TEXT SECTION —
It is common for people to experience mental sluggishness during an illness. This symptom has a possible physical cause, according to a new study.
Researchers at the University of Birmingham, in collaboration with their counterparts from the University of Amsterdam, reported in a study that inflammation may be responsible for reduced mental alertness while being ill.
Findings from the new research were recently published in the journal NeuroImage.
Some scientists think that inflammation has a link to cognitive issues. However, explaining the cause and effect has proven difficult.
“For example, people living with a medical condition or being very overweight might complain of cognitive impairment,” said Dr. Ali Mazaheri, a study senior author, “but it’s hard to tell if that’s due to inflammation associated with these conditions or if there are other reasons.”
The researchers, therefore, set out to investigate what effects inflammation can have on cognition.
Many of the people with a chronic medical condition often report considerable mental fatigue. This symptom, which may be as severe as the main condition, is commonly described as brain fog or mental sluggishness.
Inflammation is the body’s natural response to illness. It is helpful when it is not of a chronic nature.
Researchers in this study directed attention mainly to a brain region that is in charge of visual attention. They recruited 20 young men for their study and gave them a vaccine for Salmonella Typhi.
The use of this vaccine results in temporary inflammation, among a few other side effects.
After receiving the vaccine, the cognitive responses of the male volunteers were assessed using images on a computer monitor. The aim of this test was to find out how well the subjects could control their attention.
While the attention tests were going on, researchers evaluated the brain activity of the volunteers.
The subjects also got a placebo injection (with water) on another day, either before or after. The same tests were carried out as well.
Now, the volunteers had no idea whether they got a vaccine or placebo injection on test days. Researchers took blood samples on each day to assess the subjects’ levels of inflammation.
Reduced mental alertness
Tests in this study were designed to evaluate three processes related to attention and involving separate portions of the brain. The processes were: alerting, orienting, and executive control.
The “alerting” process is about attaining and preserving an alert state. “Orienting” entails choosing and prioritizing key sensory information. As for the “executive control” process, it involves deciding what to focus on when the information available is at variance.

RAW DATA —
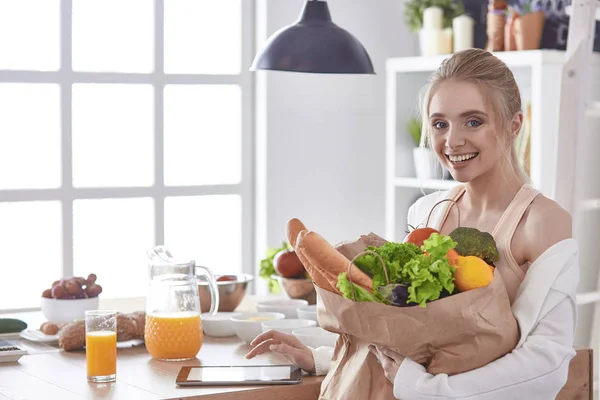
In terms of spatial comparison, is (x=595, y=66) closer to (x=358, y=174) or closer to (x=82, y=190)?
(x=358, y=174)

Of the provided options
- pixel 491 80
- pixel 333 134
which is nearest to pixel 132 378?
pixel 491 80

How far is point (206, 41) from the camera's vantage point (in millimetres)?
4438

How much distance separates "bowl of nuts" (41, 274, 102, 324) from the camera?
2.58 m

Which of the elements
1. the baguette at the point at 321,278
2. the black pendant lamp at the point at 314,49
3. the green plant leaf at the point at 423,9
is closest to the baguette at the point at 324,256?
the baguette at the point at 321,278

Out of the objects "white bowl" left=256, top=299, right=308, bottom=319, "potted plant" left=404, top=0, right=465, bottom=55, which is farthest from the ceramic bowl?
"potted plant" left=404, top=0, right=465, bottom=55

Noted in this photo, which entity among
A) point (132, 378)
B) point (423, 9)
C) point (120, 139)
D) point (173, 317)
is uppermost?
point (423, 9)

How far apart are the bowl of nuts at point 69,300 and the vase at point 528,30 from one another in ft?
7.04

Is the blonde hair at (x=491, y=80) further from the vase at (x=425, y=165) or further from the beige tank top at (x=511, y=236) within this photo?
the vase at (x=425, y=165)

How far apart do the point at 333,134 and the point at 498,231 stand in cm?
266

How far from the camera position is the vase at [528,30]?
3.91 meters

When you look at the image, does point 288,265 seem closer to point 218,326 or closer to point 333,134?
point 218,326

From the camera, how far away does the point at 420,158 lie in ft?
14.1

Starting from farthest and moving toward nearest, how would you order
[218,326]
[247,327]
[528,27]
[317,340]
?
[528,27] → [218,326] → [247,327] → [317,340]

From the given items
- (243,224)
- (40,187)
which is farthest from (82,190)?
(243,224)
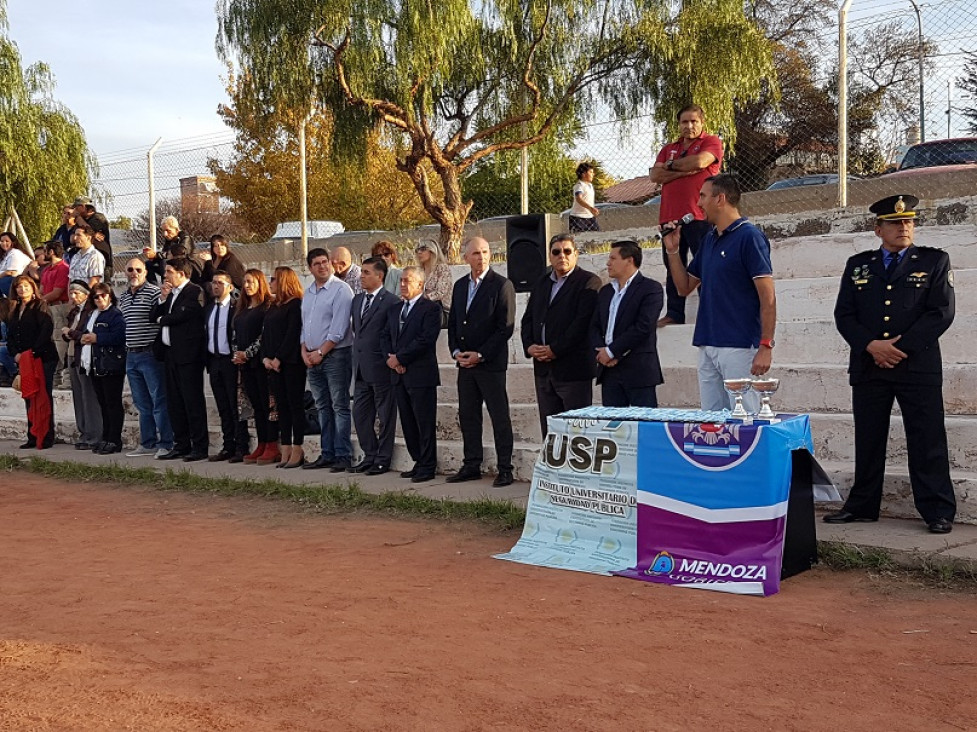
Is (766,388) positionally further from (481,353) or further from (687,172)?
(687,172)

...

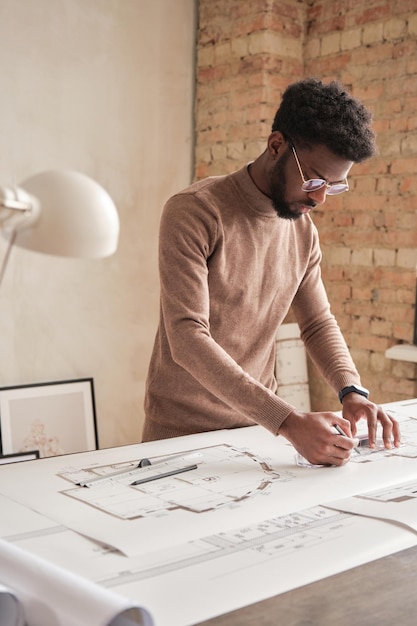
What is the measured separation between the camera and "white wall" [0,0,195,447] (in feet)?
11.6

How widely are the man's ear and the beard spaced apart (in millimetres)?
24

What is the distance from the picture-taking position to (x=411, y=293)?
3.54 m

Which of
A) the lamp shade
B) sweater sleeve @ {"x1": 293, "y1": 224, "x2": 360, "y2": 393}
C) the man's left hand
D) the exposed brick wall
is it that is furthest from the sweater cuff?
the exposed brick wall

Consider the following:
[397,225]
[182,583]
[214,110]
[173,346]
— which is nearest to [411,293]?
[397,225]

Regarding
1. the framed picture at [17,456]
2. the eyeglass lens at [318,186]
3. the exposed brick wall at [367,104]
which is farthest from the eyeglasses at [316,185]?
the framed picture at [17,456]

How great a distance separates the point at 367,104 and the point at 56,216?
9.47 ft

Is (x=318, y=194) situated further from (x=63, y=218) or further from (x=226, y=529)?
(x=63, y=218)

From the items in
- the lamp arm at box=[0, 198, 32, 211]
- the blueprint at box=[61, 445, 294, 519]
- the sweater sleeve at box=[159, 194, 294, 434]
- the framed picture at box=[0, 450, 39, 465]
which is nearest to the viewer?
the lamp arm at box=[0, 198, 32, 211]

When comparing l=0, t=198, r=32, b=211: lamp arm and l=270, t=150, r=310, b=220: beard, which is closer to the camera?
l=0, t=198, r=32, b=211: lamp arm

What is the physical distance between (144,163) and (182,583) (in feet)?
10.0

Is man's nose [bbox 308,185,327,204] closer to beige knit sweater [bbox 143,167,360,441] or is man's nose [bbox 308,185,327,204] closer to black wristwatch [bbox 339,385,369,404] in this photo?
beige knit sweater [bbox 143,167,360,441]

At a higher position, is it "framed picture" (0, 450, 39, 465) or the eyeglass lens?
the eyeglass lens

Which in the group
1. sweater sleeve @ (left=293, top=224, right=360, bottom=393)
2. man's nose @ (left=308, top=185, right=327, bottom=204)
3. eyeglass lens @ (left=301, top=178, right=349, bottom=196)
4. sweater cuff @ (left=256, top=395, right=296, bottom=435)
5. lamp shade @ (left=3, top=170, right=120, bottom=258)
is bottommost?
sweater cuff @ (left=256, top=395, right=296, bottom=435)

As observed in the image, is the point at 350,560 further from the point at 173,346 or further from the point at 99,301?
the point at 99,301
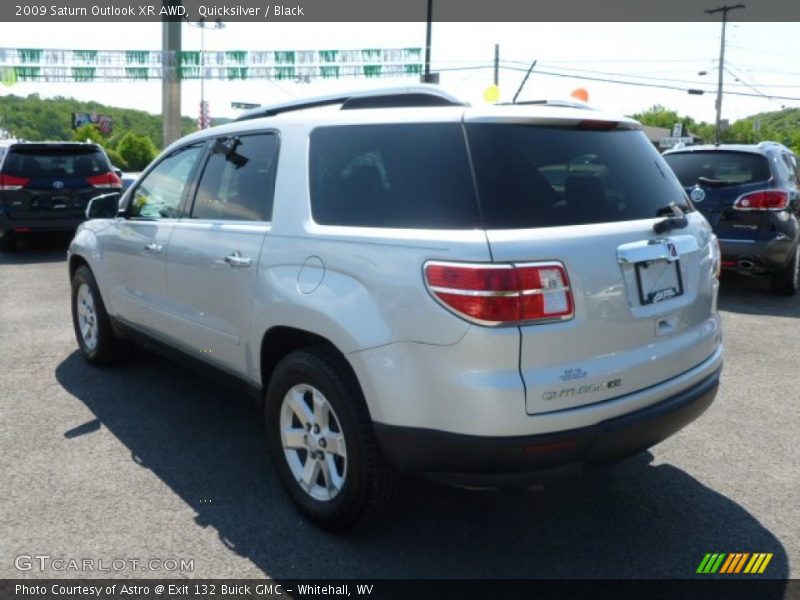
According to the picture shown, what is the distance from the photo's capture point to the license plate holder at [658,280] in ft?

==

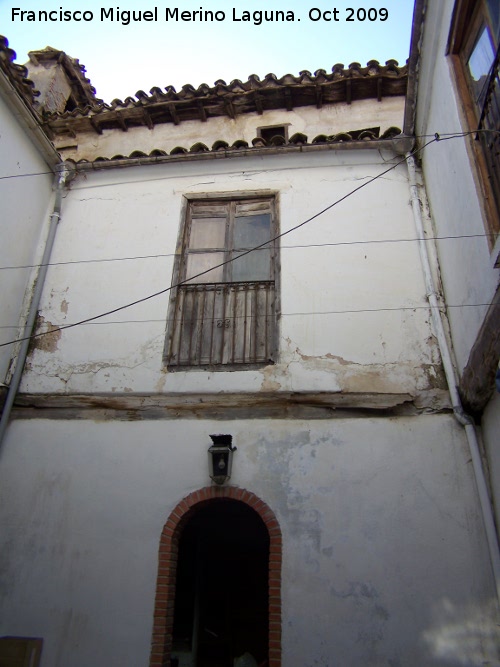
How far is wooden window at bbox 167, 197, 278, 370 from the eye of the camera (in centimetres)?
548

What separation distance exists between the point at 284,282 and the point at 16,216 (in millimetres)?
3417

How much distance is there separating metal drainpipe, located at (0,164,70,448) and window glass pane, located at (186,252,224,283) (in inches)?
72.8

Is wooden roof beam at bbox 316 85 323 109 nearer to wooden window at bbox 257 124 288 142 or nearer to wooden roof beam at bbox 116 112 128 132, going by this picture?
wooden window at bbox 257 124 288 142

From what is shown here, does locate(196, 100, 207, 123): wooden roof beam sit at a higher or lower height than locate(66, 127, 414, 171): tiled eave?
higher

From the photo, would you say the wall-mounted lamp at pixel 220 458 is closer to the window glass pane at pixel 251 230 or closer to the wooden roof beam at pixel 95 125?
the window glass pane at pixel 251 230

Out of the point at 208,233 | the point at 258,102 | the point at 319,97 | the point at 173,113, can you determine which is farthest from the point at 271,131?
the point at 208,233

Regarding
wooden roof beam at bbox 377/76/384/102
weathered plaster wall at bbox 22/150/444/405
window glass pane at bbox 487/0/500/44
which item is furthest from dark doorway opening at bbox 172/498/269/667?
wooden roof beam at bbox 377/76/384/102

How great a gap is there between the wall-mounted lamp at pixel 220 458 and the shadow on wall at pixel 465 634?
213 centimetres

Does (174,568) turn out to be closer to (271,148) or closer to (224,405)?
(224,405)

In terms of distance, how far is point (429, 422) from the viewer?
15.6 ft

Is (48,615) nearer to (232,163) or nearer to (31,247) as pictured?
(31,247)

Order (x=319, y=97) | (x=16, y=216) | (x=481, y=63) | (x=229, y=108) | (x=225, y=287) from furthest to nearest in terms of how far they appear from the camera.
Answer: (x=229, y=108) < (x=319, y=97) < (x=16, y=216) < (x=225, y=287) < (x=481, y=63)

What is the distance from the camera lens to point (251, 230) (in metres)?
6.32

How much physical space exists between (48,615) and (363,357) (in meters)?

ACTIVITY LIST —
A. According to the article on inflammation, in which journal were the findings of the new research published?
B. Write out the article on inflammation between "Many of the" and "a chronic nature.", inclusive.
C. According to the article on inflammation, why did the researchers set out to investigate what effects inflammation can have on cognition?

EXPECTED OUTPUTS —
A. NeuroImage

B.
Many of the people with a chronic medical condition often report considerable mental fatigue. This symptom, which may be as severe as the main condition, is commonly described as brain fog or mental sluggishness.
Inflammation is the body’s natural response to illness. It is helpful when it is not of a chronic nature.

C. Explaining cause and effect between inflammation and cognitive issues has proven difficult. When people with a medical condition or people who are very overweight complain of cognitive impairment, it is hard to tell whether the inflammation associated with these conditions is responsible or whether there are other reasons.